Artist and sculptor Teymur Rustamov was born and raised in Baku within a family of prominent artists. After graduating from the Azim Azimzadeh College of Art, he continued his education in the faculty of sculpture at the Tbilisi Art Academy, and graduated with his master’s degree in sculpture from the Division of the State Academy of Art of USSR in Baku. He has been exhibiting work since 1982 and has been a member of the Azerbaijan Union of Artists since 1991. He is the creator of many public sculptures of Azerbaijani historical figures and events, most significantly statues of Heydar Aliyev in the Heydar Aliyev Park, and the Khojali Genocide Memorial (2008) in Baku, which he completed by Teymur, and his father Aslan and brother Mahmud. The family also has their own gallery in Baku. He has had a long and varied career – his work was included in the 1989 Biennale of Republics of Caspian Region where he won the second prize, the 53rd Venice Biennale in the Azerbaijan Pavilion in Venice, Italy and the 5th Aluminium International Biennial of Contemporary Art in Baku in 2009. In Baku, he has mounted a solo exhibition in 2010 and a joint exhibition held with Mahmud at the Baku Museum of Modern Art in 2012. His work is held in state museum collections in Azerbaijan and in the Azerbaijan Culture Center in Paris, as well as in private collections in Azerbaijan, Germany, Russia, Austria, and the USA.
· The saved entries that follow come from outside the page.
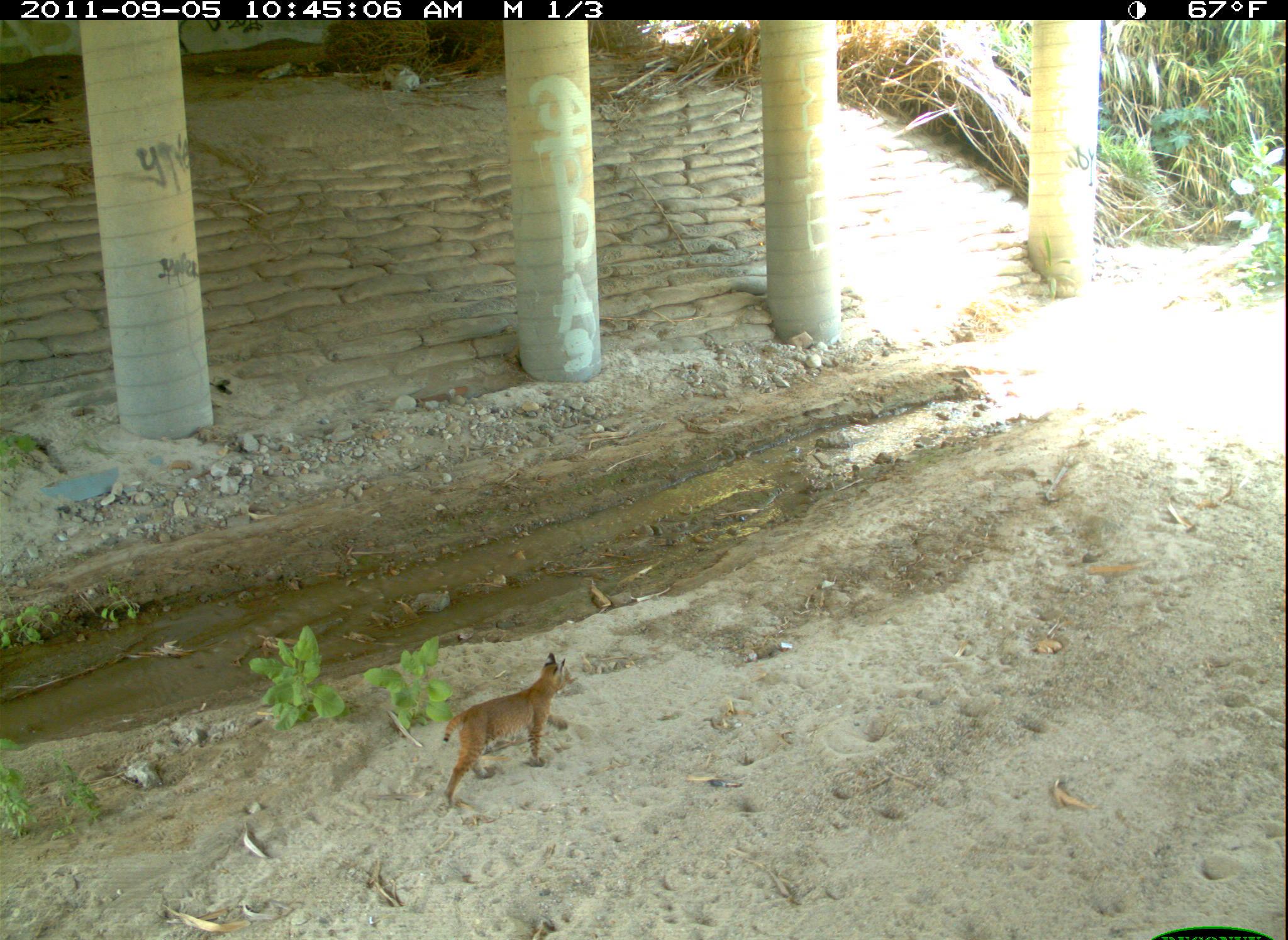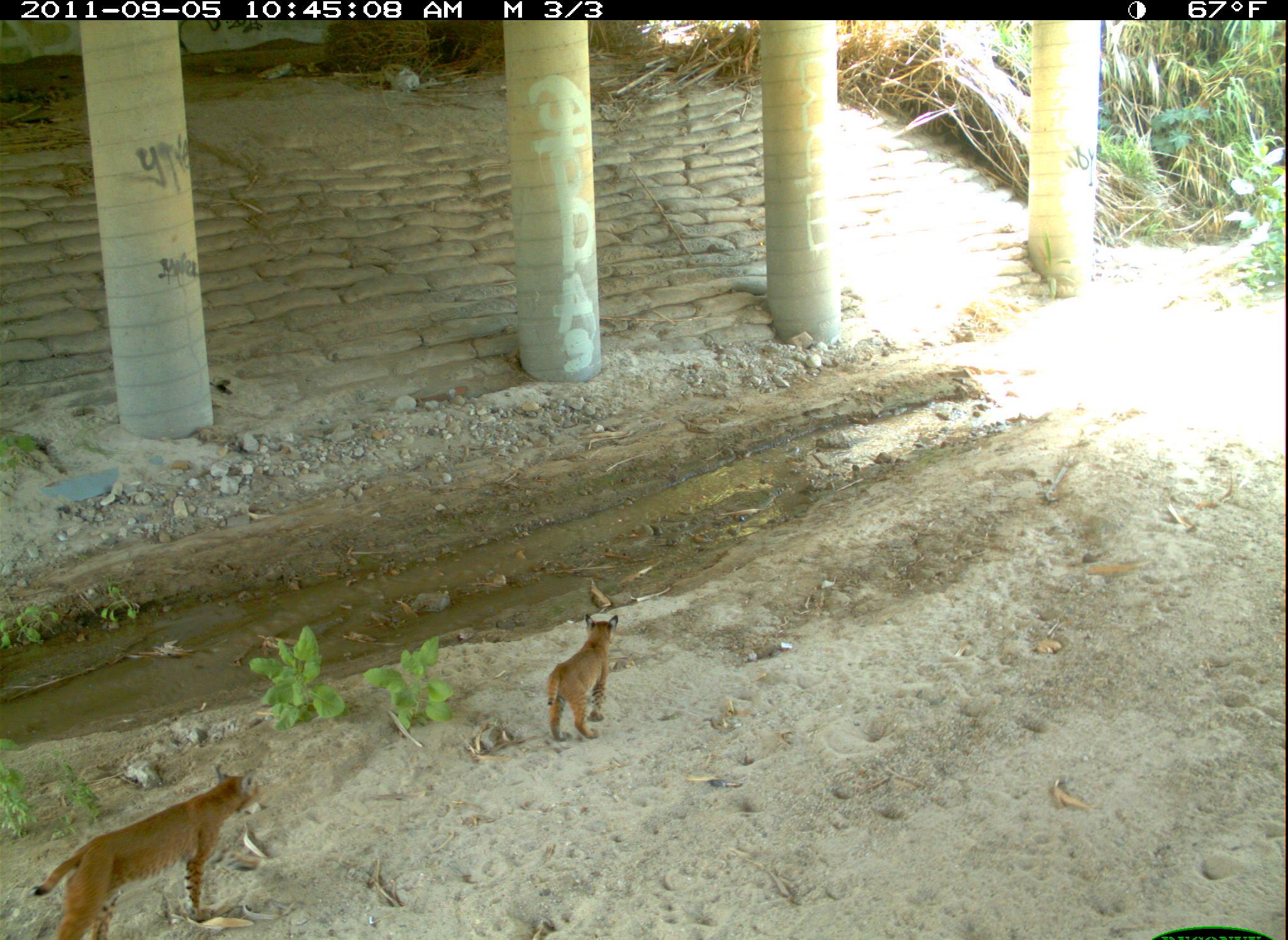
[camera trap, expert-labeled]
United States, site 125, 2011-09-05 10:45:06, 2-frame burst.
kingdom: Animalia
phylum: Chordata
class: Mammalia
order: Carnivora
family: Felidae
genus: Lynx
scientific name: Lynx rufus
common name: bobcat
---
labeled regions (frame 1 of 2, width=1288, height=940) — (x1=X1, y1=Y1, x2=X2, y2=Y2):
bobcat: (x1=434, y1=648, x2=580, y2=814)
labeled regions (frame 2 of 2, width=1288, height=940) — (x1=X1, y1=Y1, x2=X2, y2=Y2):
bobcat: (x1=24, y1=758, x2=275, y2=940); (x1=537, y1=611, x2=630, y2=748)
Teymur’s work is characterized by his use of materiality to convey the emotional concepts behind his work. Using playful forms, his artworks refer to social and cultural issues through a manipulation of media such as metal, stone, glass and plastic, among others. His additional training as a jeweler is evident in the detailing that he embeds in his metal works, using metal juxtaposed with other materials to create uniquely textured surfaces. For the 2009 Venice Biennale, he presented a multimedia work, showing another more conceptual side of his practice. Titled ‘I TRUST,’ the installation, which can be seen at the Azerbaijan State Museum of Art in Baku, presents a silver mirrored life-size avatar of a human being positioned to leap off of the podium on which he stands towards a mirrored ball across the room from the figure. In the installation, which is described as perhaps a representation of subconscious desires, the anticipation of motion captures to moment just before change begins, when a decision is made, and an action is taken.
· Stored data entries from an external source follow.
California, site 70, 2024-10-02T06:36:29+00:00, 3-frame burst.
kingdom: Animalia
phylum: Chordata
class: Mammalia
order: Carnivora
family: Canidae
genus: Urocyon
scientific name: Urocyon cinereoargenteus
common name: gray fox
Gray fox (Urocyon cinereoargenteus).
In his 2010 solo exhibition at the Baku MOMA, Teymur showed is virtuoso skill by presenting works across a wide variety of materials and concepts. Included in the show were figurative works that refer to his classical training and parallel practice of creating statues and monuments, intimate works with fine detail, and larger installations working with different volumes in space. Notably, his social engagement is clear through a trio of works related to drug use – No to Drugs No. 1 (2010), in which a pregnant human figure is injected by needles into her womb, No to Drugs No. 2 (2010) in which a molded brain is presented in a vitrine with needles injecting a substance into the brain, and No to Drugs No. 3, where a model of a human head is tiled with pills. The works provide a commentary on contemporary medicine’s attempt to alleviate suffering through substances as opposed to humanistic interventions. In contrast, his bronze work A Story of One Work (2008), which was accompanied by a study of his artistic process, show the intricacies of his skill as a sculptor in modeling transforming the figure of a human into a paganistic figure in which the human head is replaced by that of a bull, reminiscent of the bull motif emblematic of Baku’s Icheri Sheher. By exploring both social life and cultural memory, Teymur’s work is a reflection of contemporary life, both in Azerbaijan and across the world.